ArgMinMax

Efficient argmin & argmax (in 1 function) with SIMD (SSE, AVX(2), AVX512, NEON) for f16, f32, f64, i16, i32, i64, u16, u32, u64 on ndarray::ArrayView1

🚀 The function is generic over the type of the array, so it can be used on an ndarray::ArrayView1<T> where T can be f16*, f32, f64, i16, i32, i64, u16, u32, u64.

⚡ Runtime CPU feature detection is used to select the most efficient implementation for the current CPU. This means that the same binary can be used on different CPUs without recompilation.

👀 The SIMD implementation contains no if checks, ensuring that the runtime of the function is independent of the input data its order (best-case = worst-case = average-case).

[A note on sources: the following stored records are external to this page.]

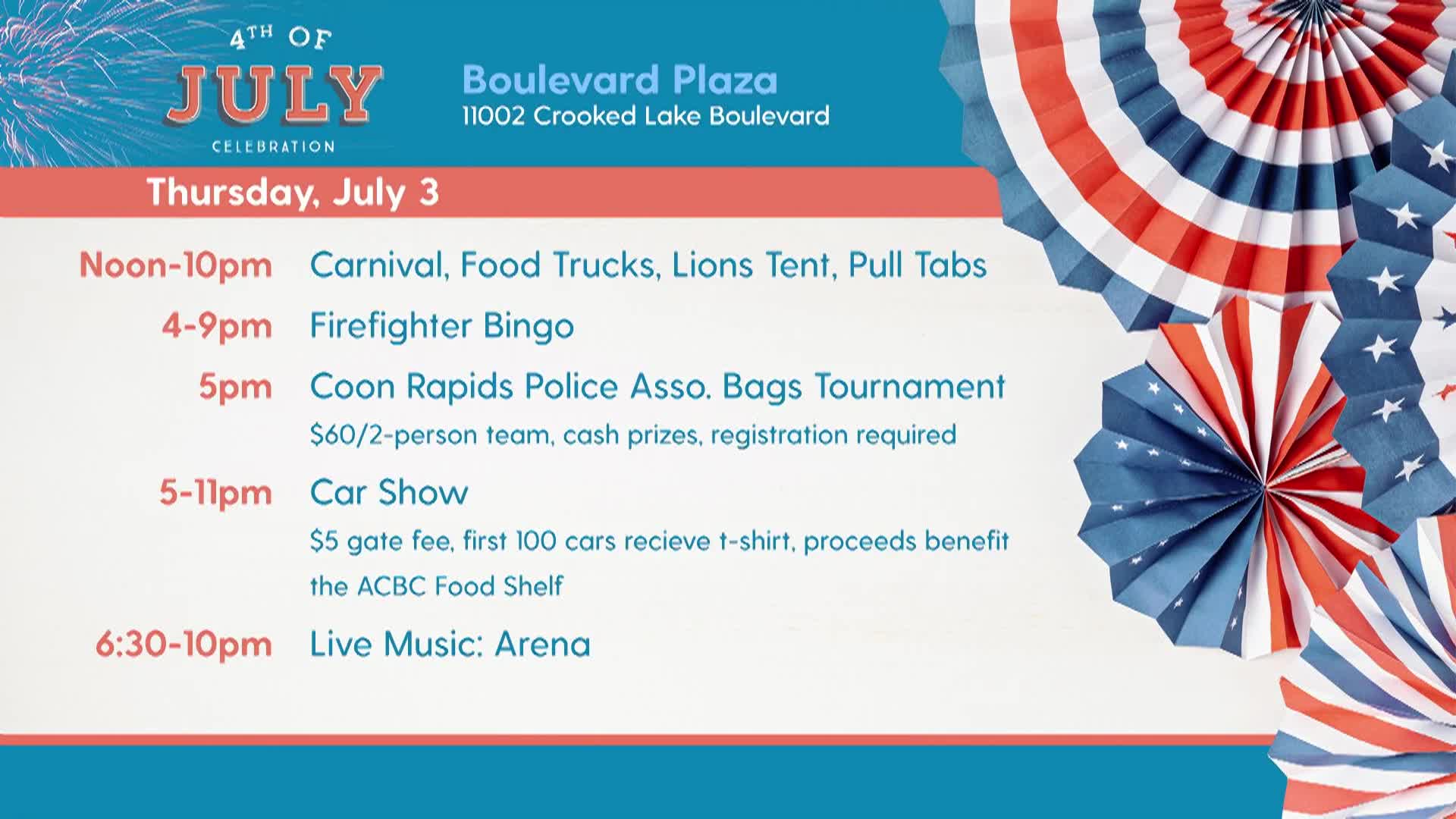 4TH OF JULY CELEBRATION

Boulevard Plaza
11002 Crooked Lake Boulevard

Thursday, July 3

Noon-10pm Carnival, Food Trucks, Lions Tent, Pull Tabs

4-9pm Firefighter Bingo

5pm Coon Rapids Police Asso. Bags Tournament
$60/2-person team, cash prizes, registration required

5-11pm Car Show
$5 gate fee, first 100 cars recieve t-shirt, proceeds benefit the ACBC Food Shelf

6:30-10pm Live Music: Arena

🪄 Efficient support for f16 and uints: through (bijective aka symmetric) bitwise operations, f16 (optional) and uints are converted to ordered integers, allowing to use integer SIMD instructions.

*for f16 you should enable the 'half' feature.

Installing

Add the following to your Cargo.toml:

[dependencies]
argminmax = "0.2"

Example usage

use argminmax::ArgMinMax;  // extension trait for ndarray::ArrayView1
use ndarray::Array1;

let arr: Vec<i32> = (0..200_000).collect();
let arr: Array1<i32> = Array1::from(arr);

let (min, max) = arr.view().argminmax();  // apply extension

println!("min: {}, max: {}", min, max);
println!("arr[min]: {}, arr[max]: {}", arr[min], arr[max]);

Benchmarks

Benchmarks on my laptop (AMD Ryzen 7 4800U, 1.8 GHz, 16GB RAM) using criterion show that the function is 3-20x faster than the scalar implementation (depending of data type).

See /benches/results.

Run the benchmarks yourself with the following command:

cargo bench --quiet --message-format=short --features half | grep "time:"

Tests

To run the tests use the following command:

cargo test --message-format=short --features half

Limitations

Does not support NaNs. (infinites are probably not supported for f16 either).

Acknowledgements

Some parts of this library are inspired by the great work of minimalrust's argmm project.